[Spatial question items]
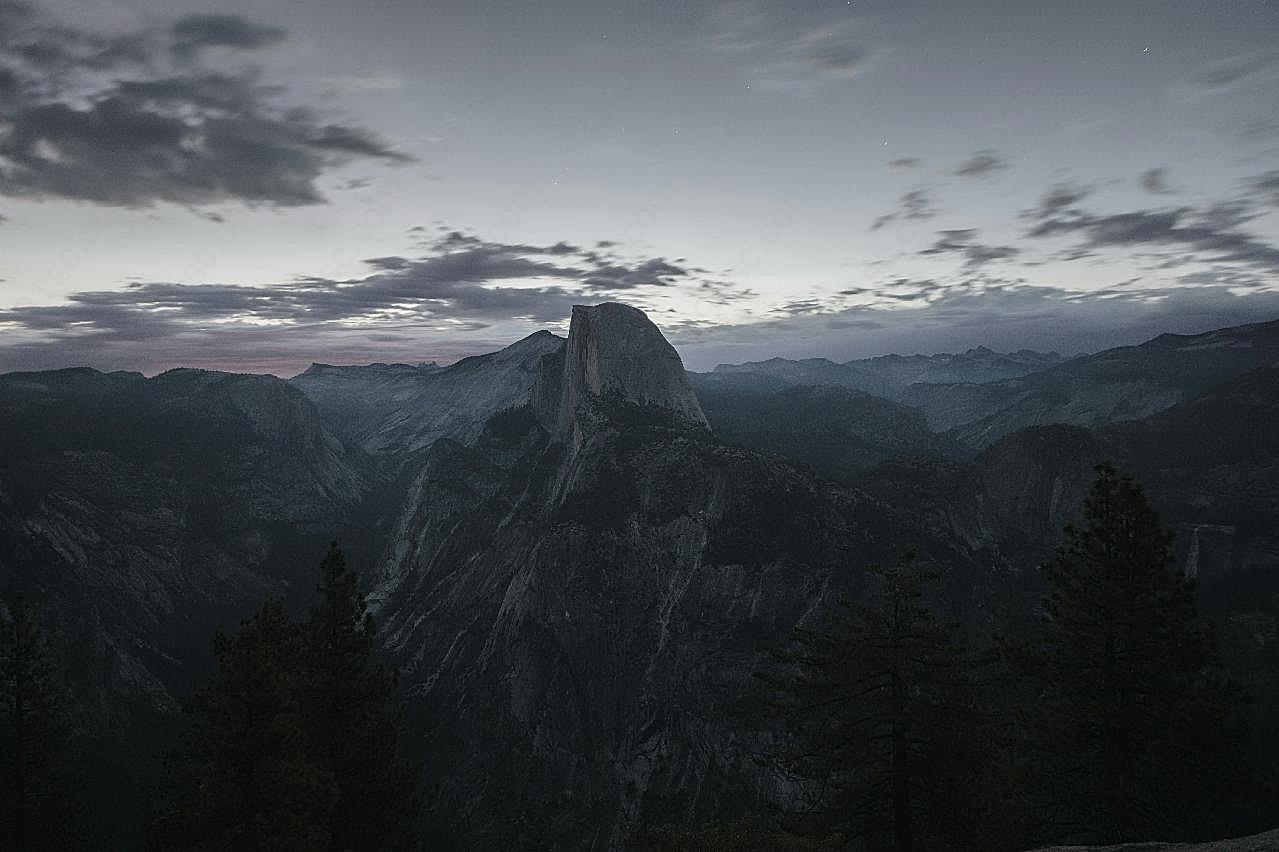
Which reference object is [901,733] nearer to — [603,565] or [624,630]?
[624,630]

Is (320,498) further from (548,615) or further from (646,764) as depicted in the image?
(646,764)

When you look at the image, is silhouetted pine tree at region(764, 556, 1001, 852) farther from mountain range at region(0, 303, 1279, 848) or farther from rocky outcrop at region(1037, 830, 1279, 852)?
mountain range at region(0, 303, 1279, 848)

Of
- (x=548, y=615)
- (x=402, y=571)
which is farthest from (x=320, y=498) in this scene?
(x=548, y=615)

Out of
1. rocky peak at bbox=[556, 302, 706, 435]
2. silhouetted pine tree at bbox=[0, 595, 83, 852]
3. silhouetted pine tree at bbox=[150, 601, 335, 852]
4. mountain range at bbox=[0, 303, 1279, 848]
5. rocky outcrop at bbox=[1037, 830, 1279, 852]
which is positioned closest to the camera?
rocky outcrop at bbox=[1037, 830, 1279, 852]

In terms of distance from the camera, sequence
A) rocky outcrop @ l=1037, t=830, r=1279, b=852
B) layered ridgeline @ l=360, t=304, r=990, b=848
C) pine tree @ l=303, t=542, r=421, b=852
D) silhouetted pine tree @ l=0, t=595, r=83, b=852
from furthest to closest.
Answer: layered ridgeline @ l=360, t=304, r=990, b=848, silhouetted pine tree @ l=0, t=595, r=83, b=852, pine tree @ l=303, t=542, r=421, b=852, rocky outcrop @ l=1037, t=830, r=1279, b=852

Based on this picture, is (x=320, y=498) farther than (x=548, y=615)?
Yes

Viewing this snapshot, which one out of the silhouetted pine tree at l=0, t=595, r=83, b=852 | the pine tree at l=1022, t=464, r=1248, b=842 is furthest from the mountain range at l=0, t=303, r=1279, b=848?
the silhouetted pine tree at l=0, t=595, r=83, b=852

▶ **YOUR GOAL**: Write out every line of the items above as a JSON list of strings, one string per line, with blank lines skipped. Omit the picture lines.

▶ **EXPECTED ANSWER**:
[
  "Which reference object is [901,733] nearer to — [603,565] or [624,630]?",
  "[624,630]",
  "Is (320,498) further from (548,615) or further from (646,764) as depicted in the image?",
  "(646,764)",
  "When you look at the image, is silhouetted pine tree at region(764, 556, 1001, 852) farther from mountain range at region(0, 303, 1279, 848) or farther from rocky outcrop at region(1037, 830, 1279, 852)?",
  "mountain range at region(0, 303, 1279, 848)",
  "Of",
  "- (x=548, y=615)",
  "- (x=402, y=571)",
  "which is farthest from (x=320, y=498) in this scene?",
  "(x=548, y=615)",
  "Out of",
  "1. rocky peak at bbox=[556, 302, 706, 435]",
  "2. silhouetted pine tree at bbox=[0, 595, 83, 852]",
  "3. silhouetted pine tree at bbox=[150, 601, 335, 852]",
  "4. mountain range at bbox=[0, 303, 1279, 848]",
  "5. rocky outcrop at bbox=[1037, 830, 1279, 852]",
  "which is positioned closest to the camera?",
  "rocky outcrop at bbox=[1037, 830, 1279, 852]",
  "In terms of distance from the camera, sequence",
  "A) rocky outcrop @ l=1037, t=830, r=1279, b=852",
  "B) layered ridgeline @ l=360, t=304, r=990, b=848",
  "C) pine tree @ l=303, t=542, r=421, b=852",
  "D) silhouetted pine tree @ l=0, t=595, r=83, b=852",
  "from furthest to closest.",
  "Answer: layered ridgeline @ l=360, t=304, r=990, b=848, silhouetted pine tree @ l=0, t=595, r=83, b=852, pine tree @ l=303, t=542, r=421, b=852, rocky outcrop @ l=1037, t=830, r=1279, b=852",
  "Based on this picture, is (x=320, y=498) farther than (x=548, y=615)?",
  "Yes",
  "Viewing this snapshot, which one out of the silhouetted pine tree at l=0, t=595, r=83, b=852 | the pine tree at l=1022, t=464, r=1248, b=842 is furthest from the mountain range at l=0, t=303, r=1279, b=848?",
  "the silhouetted pine tree at l=0, t=595, r=83, b=852"
]